======== Testo fornito

Non riesce nemmeno a immaginare di essere scartato e rimandato in Italia, altri sette giorni di navigazione. Gli sono bastati il viaggio da Serravalle a Napoli e la traversata in condizioni allucinanti, 4660 passeggeri come sardine in una scatola di latta.
Invece, dopo ore e ore di attesa stipato in una stanza colma di inferiate e umanità di ogni genere, l’ispezione è superata.
Manca solo la Registration Room, la stanza dove gli agenti federali lo aspettano per l’interrogatorio. Ma ora è sicuro di farcela: è un giovane di buona costituzione e soprattutto ha una destinazione e qualcuno sul posto che può dargli una mano.
Sul foglio gli esaminatori appuntano altezza 5’5” (1,66 cm), occhi blu, nessuna cicatrice né segno particolare, professione contadino, sa leggere e scrivere, non ha precedenti penali, il biglietto è stato pagato dal cognato Giovanni Guido, marito della sorella Caterina. Dichiara che la madre si chiama Maddalena Fossati. E’ sufficiente: dall’isola di Ellis Island può salire sul ferry boat per raggiungere Manhattan.

================
======== Dati forniti

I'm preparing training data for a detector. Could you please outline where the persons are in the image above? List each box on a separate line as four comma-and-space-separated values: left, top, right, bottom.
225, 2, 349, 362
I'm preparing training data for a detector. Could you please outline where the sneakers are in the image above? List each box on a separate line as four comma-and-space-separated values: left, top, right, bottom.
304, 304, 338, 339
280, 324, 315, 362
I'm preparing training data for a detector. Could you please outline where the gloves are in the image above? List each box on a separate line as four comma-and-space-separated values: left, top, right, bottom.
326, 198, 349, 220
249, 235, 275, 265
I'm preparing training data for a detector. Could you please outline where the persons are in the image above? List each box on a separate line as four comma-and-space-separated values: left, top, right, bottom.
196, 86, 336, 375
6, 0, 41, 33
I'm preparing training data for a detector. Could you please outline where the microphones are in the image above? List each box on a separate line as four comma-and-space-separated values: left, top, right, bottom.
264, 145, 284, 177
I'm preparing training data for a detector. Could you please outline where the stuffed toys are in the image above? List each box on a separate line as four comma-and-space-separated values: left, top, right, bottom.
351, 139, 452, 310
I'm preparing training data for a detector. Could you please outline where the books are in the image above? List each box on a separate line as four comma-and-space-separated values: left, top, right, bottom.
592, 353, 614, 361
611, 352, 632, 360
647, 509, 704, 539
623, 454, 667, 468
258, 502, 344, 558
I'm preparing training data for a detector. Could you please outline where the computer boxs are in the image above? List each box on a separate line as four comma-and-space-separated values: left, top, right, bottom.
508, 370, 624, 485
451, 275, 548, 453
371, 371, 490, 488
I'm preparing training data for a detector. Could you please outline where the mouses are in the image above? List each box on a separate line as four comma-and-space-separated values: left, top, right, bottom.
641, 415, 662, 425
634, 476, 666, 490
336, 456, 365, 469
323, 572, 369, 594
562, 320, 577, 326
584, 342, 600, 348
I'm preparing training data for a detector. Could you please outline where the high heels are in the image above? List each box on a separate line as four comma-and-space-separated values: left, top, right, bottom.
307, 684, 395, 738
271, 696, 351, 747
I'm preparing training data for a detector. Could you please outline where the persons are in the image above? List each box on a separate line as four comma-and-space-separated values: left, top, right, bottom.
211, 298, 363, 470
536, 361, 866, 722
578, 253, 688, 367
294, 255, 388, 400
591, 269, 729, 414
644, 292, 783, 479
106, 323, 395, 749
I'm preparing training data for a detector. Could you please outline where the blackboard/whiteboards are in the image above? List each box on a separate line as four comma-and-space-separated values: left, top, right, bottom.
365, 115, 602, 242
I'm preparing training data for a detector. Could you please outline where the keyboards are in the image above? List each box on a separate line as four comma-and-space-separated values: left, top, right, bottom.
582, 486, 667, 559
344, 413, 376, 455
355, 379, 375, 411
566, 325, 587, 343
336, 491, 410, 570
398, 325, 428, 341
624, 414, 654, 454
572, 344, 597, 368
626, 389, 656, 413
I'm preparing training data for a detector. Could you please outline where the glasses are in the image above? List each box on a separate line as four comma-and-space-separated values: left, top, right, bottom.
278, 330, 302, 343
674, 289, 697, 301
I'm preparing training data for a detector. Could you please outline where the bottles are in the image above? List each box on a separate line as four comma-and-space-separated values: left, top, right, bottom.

================

▶ _Lavoro richiesto_:
**A)** Elenca tutti i luoghi geografici nominati nel testo fornito.
**B)** Trasforma in un elenco puntato il paragrafo del testo fornito che inizia con «Sul foglio gli esaminatori», conservandone i fatti principali.
**C)** Quanti passeggeri c'erano durante la traversata, secondo il testo fornito?
Le voci costituiscono materiale a sé, separato dal testo fornito.

▶ _Soluzioni per compito_:
**A)** Italia, Serravalle, Napoli, Ellis Island, Manhattan

**B)**
- Altezza: 5'5"
- Occhi blu
- Nessuna cicatrice né segno particolare
- Professione: contadino
- Sa leggere e scrivere
- Nessun precedente penale
- Biglietto pagato dal cognato Giovanni Guido, marito della sorella Caterina
- Nome della madre: Maddalena Fossati
- Esito: da Ellis Island può prendere il ferry boat per Manhattan

**C)** 4660 passeggeri.